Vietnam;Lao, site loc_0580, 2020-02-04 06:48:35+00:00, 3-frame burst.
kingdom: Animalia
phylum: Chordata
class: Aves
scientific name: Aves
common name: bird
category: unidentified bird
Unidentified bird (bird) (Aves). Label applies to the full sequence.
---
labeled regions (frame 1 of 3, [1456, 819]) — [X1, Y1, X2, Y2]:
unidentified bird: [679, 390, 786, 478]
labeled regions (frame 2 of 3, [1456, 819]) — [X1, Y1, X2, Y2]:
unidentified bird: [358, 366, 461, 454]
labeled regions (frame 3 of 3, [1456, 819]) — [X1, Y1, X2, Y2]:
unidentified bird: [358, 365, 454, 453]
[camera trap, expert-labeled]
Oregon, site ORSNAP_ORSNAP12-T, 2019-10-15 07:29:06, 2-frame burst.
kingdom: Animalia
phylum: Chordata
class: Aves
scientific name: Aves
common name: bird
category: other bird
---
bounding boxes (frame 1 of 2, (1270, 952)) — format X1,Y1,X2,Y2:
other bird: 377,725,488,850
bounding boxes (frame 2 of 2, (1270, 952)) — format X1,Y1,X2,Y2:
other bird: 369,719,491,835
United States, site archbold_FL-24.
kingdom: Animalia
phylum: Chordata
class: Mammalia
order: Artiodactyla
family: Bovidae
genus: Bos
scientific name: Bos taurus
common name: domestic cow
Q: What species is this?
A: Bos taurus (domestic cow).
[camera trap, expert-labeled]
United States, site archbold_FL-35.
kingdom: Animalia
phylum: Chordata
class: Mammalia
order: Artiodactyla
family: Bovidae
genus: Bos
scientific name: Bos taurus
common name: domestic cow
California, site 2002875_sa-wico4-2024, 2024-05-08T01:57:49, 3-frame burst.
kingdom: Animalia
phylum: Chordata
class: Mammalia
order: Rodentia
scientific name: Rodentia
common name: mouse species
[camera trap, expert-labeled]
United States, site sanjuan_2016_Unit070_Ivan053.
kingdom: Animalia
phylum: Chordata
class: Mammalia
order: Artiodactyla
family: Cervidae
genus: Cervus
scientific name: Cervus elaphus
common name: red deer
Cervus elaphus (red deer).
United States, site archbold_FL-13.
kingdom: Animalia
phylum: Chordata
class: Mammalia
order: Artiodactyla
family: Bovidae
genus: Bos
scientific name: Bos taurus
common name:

+++++

Problem requirements – The required answer is the line with "common name: mouse species" plus every line after it to the end of the entries above, transcribed exactly.

Expected answer –
common name: mouse species
[camera trap, expert-labeled]
United States, site sanjuan_2016_Unit070_Ivan053.
kingdom: Animalia
phylum: Chordata
class: Mammalia
order: Artiodactyla
family: Cervidae
genus: Cervus
scientific name: Cervus elaphus
common name: red deer
Cervus elaphus (red deer).
United States, site archbold_FL-13.
kingdom: Animalia
phylum: Chordata
class: Mammalia
order: Artiodactyla
family: Bovidae
genus: Bos
scientific name: Bos taurus
common name:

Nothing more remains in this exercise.